*Task brief*:
Please set down, exactly as written, the line containing "phylum: Chordata" and every line after it through the end of the records.

*** Dataset extract Section Begins ***

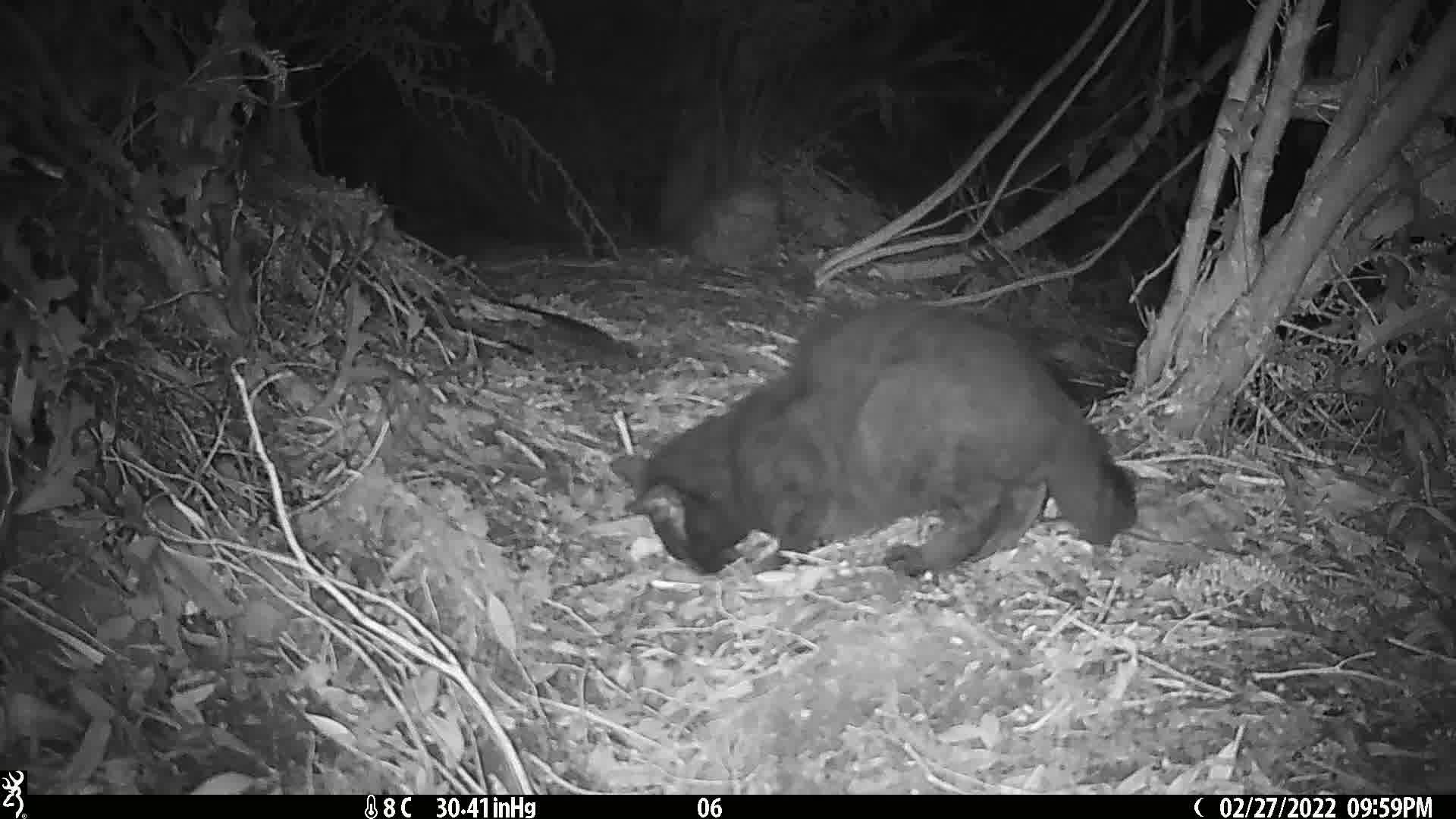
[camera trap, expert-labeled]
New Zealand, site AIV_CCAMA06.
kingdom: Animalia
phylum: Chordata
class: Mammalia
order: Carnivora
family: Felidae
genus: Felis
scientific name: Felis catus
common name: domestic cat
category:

*** Dataset extract Section Ends ***

*Answer to this problem*:
phylum: Chordata
class: Mammalia
order: Carnivora
family: Felidae
genus: Felis
scientific name: Felis catus
common name: domestic cat
category:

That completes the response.